BEGIN Data for this exercise
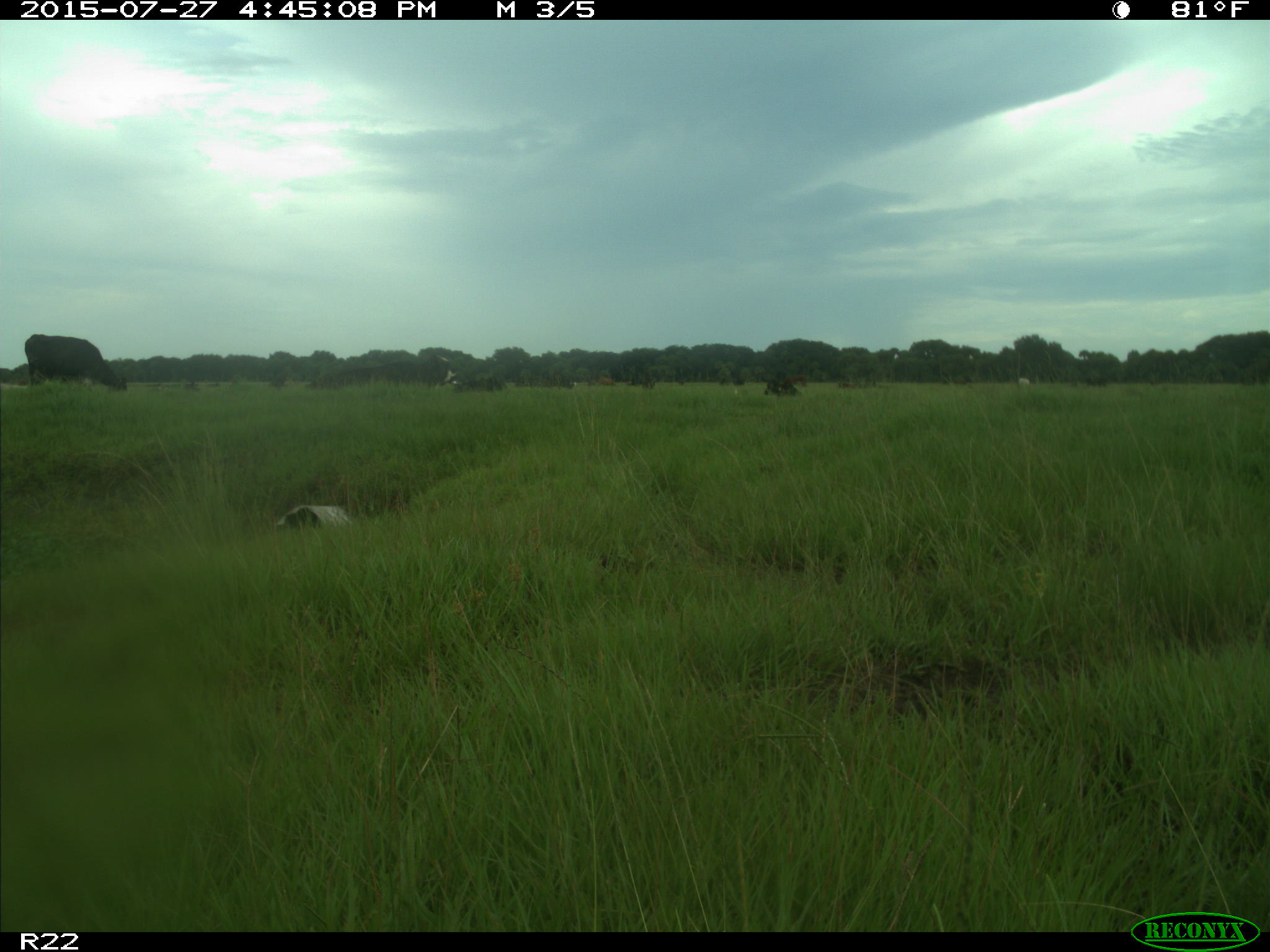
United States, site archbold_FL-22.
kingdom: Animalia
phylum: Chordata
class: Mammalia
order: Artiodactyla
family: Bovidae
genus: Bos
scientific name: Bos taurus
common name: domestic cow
END Data for this exercise
BEGIN Data for this exercise
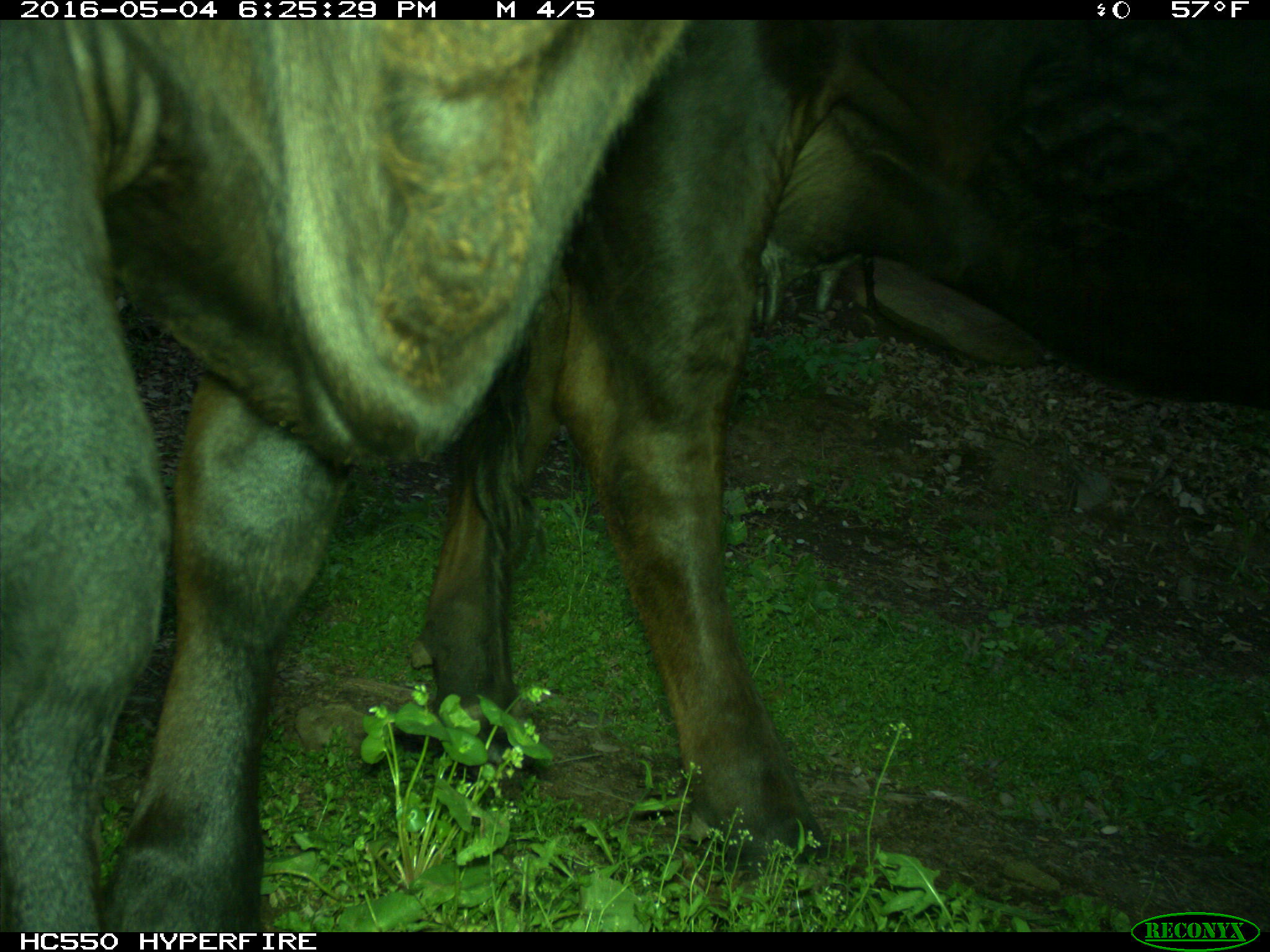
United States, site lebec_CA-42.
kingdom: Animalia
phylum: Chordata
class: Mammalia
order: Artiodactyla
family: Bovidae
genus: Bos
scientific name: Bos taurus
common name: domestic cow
END Data for this exercise
• **The task**: Search the listing above for the string "States" and copy each line that has it.

• **Your solution**:
United States, site archbold_FL-22.
United States, site lebec_CA-42.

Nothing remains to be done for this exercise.